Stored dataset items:

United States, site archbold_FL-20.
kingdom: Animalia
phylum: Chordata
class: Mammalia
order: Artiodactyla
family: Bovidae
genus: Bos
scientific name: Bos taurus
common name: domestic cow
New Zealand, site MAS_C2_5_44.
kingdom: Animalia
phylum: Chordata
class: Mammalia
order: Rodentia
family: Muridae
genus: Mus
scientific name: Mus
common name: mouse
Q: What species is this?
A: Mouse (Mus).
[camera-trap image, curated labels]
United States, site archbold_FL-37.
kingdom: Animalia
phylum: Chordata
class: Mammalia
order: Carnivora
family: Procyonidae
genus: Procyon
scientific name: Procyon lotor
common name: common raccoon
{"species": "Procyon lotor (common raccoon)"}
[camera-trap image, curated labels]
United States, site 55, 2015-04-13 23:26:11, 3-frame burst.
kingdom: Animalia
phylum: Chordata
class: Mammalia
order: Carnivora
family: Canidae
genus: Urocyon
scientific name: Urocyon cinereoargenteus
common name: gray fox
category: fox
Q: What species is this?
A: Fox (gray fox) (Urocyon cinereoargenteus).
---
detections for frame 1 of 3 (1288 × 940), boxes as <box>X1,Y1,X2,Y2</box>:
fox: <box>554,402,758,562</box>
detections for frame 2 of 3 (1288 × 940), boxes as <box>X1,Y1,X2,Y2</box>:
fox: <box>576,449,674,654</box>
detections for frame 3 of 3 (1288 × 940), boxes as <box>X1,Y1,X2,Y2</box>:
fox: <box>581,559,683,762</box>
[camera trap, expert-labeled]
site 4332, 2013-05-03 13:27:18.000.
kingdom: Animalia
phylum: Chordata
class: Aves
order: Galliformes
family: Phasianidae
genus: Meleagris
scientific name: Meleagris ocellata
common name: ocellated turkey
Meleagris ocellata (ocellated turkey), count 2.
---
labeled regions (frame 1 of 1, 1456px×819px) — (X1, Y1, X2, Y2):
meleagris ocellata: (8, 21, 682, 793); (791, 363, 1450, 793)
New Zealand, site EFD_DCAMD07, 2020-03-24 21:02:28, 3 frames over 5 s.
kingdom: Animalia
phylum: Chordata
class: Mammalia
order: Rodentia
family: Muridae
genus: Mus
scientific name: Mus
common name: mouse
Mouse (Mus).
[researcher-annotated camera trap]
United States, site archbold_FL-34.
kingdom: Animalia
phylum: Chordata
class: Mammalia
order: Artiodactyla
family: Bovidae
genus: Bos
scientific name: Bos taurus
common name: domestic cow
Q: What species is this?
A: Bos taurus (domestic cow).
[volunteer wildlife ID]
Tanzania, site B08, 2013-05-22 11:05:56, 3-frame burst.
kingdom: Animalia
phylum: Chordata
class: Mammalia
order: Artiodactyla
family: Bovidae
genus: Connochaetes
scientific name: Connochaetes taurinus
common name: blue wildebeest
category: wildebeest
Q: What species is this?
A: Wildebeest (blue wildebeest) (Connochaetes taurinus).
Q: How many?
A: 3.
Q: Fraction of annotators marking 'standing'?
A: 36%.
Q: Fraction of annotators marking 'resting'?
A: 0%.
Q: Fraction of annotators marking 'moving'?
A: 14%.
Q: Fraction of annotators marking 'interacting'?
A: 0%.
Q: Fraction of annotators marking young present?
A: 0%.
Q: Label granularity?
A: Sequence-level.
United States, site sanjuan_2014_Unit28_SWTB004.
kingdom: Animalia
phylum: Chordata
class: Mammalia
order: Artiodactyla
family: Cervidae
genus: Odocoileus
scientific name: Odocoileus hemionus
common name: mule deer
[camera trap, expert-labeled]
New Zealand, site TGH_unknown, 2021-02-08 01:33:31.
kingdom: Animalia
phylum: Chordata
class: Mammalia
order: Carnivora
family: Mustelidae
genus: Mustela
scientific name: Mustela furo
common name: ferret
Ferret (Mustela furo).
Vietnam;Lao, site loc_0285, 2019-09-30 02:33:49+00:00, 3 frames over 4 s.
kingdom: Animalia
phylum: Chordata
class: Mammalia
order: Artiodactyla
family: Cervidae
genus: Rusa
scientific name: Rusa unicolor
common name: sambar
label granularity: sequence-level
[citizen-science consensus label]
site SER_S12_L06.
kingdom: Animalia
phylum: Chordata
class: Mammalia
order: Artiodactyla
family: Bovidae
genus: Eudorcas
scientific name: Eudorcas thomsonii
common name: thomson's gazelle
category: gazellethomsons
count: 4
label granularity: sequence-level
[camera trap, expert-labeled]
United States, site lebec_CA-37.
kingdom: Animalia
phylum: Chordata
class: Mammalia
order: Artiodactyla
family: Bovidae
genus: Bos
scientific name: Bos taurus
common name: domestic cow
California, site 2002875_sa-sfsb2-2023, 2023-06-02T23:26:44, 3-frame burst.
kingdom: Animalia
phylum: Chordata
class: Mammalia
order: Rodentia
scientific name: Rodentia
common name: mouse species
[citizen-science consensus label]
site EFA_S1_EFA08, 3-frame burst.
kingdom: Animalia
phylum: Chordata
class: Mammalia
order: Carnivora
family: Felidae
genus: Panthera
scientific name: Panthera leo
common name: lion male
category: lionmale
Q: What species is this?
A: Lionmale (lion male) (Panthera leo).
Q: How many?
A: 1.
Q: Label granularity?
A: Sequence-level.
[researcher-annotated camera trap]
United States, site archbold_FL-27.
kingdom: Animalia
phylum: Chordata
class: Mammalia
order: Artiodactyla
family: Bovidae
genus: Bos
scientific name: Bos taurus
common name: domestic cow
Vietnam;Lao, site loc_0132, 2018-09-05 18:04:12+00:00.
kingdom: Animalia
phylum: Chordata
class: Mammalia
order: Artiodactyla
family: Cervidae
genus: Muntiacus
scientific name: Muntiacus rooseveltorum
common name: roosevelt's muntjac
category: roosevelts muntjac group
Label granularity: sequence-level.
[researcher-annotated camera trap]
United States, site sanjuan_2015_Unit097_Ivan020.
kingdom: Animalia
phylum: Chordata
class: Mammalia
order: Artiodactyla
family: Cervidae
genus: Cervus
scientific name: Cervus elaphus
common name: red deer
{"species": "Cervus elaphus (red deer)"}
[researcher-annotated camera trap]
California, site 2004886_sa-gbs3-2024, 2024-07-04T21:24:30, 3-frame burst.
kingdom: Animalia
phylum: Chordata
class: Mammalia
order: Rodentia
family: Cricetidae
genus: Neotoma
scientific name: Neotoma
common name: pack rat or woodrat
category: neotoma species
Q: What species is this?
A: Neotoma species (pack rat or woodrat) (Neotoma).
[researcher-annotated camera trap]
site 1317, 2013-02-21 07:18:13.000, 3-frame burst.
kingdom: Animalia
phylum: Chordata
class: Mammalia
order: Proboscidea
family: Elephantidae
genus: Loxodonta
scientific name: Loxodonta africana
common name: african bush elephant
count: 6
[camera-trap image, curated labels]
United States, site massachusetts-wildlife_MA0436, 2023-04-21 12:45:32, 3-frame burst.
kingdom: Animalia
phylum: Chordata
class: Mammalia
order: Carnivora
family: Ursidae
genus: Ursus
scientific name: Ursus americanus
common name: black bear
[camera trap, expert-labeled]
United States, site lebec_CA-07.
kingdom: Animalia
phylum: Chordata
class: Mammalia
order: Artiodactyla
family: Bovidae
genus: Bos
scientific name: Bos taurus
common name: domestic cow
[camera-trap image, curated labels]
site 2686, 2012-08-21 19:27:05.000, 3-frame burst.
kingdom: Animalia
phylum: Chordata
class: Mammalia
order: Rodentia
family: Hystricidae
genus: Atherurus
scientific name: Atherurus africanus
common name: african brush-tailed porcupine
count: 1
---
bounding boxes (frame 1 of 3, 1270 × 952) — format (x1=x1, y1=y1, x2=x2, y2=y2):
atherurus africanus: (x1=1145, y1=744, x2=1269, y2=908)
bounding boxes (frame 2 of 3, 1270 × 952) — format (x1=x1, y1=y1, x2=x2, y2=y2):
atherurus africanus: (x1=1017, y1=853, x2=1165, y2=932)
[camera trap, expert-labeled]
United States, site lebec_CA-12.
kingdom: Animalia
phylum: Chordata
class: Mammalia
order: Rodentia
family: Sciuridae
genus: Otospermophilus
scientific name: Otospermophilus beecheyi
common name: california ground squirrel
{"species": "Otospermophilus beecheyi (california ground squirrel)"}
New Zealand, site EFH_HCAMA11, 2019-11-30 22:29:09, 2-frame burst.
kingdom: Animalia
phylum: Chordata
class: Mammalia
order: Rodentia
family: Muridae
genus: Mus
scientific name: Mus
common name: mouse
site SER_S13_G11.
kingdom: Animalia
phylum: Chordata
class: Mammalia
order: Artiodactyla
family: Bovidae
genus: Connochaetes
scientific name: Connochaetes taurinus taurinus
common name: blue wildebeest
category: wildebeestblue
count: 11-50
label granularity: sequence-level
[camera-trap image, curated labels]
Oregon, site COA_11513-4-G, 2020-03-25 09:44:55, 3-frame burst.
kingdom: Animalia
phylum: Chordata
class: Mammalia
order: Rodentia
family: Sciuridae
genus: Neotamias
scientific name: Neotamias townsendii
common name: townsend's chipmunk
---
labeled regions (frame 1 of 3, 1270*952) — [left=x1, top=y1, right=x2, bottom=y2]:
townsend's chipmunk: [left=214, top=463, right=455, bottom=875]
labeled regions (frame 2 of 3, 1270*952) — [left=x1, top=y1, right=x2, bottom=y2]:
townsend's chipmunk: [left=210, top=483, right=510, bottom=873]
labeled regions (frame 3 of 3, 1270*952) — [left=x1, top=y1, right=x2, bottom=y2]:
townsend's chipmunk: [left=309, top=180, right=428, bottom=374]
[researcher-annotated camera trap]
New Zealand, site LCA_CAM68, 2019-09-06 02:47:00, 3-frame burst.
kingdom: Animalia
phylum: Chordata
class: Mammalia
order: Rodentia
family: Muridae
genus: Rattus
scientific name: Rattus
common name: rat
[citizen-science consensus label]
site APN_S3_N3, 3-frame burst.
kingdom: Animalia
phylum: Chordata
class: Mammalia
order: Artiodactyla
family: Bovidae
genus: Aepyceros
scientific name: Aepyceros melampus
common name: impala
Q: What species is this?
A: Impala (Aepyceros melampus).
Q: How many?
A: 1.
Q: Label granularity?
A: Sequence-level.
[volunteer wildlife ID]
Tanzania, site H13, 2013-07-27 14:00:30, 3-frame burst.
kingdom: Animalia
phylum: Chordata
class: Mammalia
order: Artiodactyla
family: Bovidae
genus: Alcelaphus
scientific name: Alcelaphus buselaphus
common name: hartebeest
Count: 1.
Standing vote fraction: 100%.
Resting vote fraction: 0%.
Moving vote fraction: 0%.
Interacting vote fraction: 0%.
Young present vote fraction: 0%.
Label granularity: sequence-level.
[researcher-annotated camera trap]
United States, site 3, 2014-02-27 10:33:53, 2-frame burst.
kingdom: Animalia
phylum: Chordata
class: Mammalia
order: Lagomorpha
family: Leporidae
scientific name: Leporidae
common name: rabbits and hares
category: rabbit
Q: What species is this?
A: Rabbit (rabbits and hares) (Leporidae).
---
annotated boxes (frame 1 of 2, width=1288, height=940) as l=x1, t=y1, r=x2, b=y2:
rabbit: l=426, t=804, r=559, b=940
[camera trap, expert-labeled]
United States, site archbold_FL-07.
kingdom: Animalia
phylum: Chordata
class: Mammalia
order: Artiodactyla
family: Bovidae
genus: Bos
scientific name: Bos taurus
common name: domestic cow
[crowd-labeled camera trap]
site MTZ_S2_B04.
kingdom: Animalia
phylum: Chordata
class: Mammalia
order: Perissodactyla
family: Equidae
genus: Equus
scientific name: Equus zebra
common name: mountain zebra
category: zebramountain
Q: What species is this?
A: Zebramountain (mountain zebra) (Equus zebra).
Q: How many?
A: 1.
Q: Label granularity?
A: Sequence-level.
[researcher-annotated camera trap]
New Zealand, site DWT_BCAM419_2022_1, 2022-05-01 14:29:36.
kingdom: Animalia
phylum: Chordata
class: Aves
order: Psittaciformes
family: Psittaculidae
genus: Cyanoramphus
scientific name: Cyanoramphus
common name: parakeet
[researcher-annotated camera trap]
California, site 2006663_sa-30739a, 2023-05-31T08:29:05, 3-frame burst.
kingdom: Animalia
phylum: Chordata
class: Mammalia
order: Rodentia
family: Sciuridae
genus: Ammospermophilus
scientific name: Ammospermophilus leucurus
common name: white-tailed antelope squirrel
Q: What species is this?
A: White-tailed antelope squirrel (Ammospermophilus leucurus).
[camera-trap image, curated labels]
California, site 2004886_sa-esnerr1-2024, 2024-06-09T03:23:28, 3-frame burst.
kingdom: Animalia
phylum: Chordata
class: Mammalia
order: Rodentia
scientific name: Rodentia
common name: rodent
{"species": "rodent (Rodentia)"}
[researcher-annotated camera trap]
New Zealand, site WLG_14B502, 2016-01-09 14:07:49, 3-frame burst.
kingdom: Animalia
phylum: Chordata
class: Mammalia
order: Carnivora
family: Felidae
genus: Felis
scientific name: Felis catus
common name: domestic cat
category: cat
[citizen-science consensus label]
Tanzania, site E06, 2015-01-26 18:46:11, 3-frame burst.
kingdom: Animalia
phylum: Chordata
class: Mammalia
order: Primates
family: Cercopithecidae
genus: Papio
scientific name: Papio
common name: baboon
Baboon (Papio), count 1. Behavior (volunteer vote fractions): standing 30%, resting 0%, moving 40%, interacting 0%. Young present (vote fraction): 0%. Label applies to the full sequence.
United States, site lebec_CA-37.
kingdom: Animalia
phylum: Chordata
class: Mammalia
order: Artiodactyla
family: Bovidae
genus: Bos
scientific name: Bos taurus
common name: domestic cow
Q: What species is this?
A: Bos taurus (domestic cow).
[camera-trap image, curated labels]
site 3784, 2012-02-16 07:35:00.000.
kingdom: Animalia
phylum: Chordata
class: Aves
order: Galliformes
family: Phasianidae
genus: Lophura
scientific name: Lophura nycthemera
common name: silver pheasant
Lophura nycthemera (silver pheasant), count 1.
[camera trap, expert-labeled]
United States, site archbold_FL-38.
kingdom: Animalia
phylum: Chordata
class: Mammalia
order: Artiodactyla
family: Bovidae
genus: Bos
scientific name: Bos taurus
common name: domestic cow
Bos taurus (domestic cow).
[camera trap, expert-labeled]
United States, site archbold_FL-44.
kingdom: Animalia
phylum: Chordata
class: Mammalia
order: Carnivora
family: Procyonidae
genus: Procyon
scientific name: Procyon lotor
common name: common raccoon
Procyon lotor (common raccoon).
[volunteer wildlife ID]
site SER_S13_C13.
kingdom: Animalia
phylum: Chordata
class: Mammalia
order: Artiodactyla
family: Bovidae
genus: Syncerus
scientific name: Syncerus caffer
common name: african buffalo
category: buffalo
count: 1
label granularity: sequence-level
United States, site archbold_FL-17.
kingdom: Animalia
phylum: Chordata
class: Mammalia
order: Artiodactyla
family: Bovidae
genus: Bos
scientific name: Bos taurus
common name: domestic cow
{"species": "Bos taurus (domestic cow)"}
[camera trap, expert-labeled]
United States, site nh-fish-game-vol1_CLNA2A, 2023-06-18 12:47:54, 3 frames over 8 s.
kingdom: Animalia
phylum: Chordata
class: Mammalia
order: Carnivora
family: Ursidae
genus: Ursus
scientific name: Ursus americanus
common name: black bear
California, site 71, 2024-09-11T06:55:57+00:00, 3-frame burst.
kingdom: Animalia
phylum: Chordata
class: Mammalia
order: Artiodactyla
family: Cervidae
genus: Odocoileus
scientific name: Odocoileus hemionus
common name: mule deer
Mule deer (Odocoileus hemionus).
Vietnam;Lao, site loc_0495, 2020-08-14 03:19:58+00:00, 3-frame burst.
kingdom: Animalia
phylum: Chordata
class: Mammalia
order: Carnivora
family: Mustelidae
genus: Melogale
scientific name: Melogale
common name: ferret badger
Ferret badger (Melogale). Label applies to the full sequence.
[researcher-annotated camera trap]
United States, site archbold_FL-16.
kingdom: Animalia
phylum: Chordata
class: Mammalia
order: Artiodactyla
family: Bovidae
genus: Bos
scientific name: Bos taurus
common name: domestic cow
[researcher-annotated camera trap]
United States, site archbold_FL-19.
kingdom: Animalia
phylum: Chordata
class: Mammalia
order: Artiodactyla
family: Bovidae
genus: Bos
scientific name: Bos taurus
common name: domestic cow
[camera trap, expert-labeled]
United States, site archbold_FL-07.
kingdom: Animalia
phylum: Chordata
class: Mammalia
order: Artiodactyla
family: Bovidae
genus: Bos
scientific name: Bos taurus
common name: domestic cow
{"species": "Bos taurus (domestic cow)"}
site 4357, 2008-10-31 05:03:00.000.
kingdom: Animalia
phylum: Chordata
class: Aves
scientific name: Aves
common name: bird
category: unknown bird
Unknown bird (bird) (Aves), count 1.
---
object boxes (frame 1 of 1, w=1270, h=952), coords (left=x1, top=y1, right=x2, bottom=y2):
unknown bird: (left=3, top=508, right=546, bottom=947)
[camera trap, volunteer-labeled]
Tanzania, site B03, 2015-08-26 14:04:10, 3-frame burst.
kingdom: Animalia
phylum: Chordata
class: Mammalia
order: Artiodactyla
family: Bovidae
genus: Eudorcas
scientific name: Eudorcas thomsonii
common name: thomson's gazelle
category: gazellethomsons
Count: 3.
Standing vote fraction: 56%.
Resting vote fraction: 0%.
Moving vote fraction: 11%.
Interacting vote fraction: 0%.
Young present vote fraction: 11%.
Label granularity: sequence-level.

• [YOUR GOAL]: Whenever the string "Tanzania" shows up in a line of the entries, copy that line.

• [EXERCISE SOLUTION]:
Tanzania, site B08, 2013-05-22 11:05:56, 3-frame burst.
Tanzania, site H13, 2013-07-27 14:00:30, 3-frame burst.
Tanzania, site E06, 2015-01-26 18:46:11, 3-frame burst.
Tanzania, site B03, 2015-08-26 14:04:10, 3-frame burst.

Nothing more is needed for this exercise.